Well for the first time last night I actually was craving for something sweet.  Now typically when that happens I just go to the store and purchase sugar free candy or low carb ice cream bars.  I am so focused on getting into ketosis that for me to do that is just simply not an option.  I know that my body is converting because I can feel it.  Now if I can only just make it day 14.   I did pretty good yesterday.  I had 3 slices of bacon with 1 fried egg with cheese over it for breakfast and then lunch I had sauteed pollock with chopped garlic with a tomato, garlic, bacon over it topped with italian cheese.  It was absolutely phenomenal.  My daughter enjoyed it as well.  For dinner my daughter oven cooked pork chops and I could only eat one.  The appetite is definitely diminishing.  With my husband being gone I have literally turned into this hermit.  I stay in my house and I don't leave which is exactly what I wanted so that I wouldn't be tempted with the foods that I am not supposed to be eating.  I feel as if I have no choice but to do this because I am simply just not strong enough to do it any other way.

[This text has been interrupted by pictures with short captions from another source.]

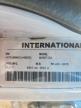 2020 International MV607 Refrigerated BOX Truck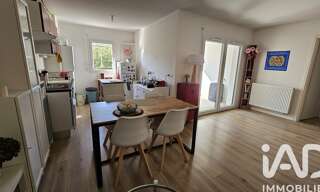 Appartement 3 Pièces 64 m² à vendre à Cenon (33150)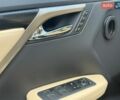 Сірий Лексус РХ, об'ємом двигуна 2 л та пробігом 20 тис. км за 51500 $, фото 24 на Automoto.ua
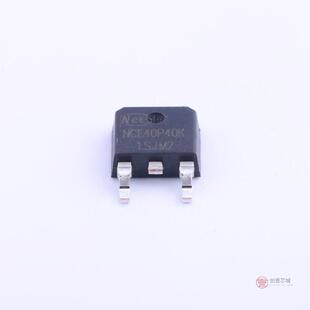 channel NCE40P40K全新P Id=40A VDS=40V 原装 TO252 正品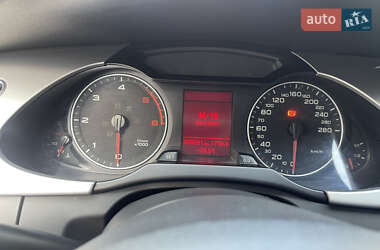 Седан Audi A4 2010 в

I am however super disappointed with myself in terms of my process of getting done what I need to get done for my environment.  Only thing I did yesterday was get started with my laundry.  I wanted to begin my bedroom but I looked at it yesterday and got overwhelmed and just procastinated until now I am at another day.  I had 2 people ask me yesterday when you looked at it how come you just didn't get it done.  I wish I knew.  I hate being this way.  It truly truly depresses me.  But I came to the conclusion last night that again it doesn't do me any good to be sad or depressed that I just need to get off my ass and get it done.  So here is how I'm going to do this.  I'm going to set mini goals within the big goal of getting this room cleaned.  Maybe that will prevent me from getting overwhelmed. 

It looks as if my husband will be home next week so I really have to kick it up a notch because I want things done before he returns. 

Food Goal
Drink 32 ounces of water (supposed to be 64 but if I can get halfway through then maybe by Friday I can get to 64)  I'm not allowed to drink anything else until the 32 is done

Evironment goal
Get sheets and blankets washed and bed made.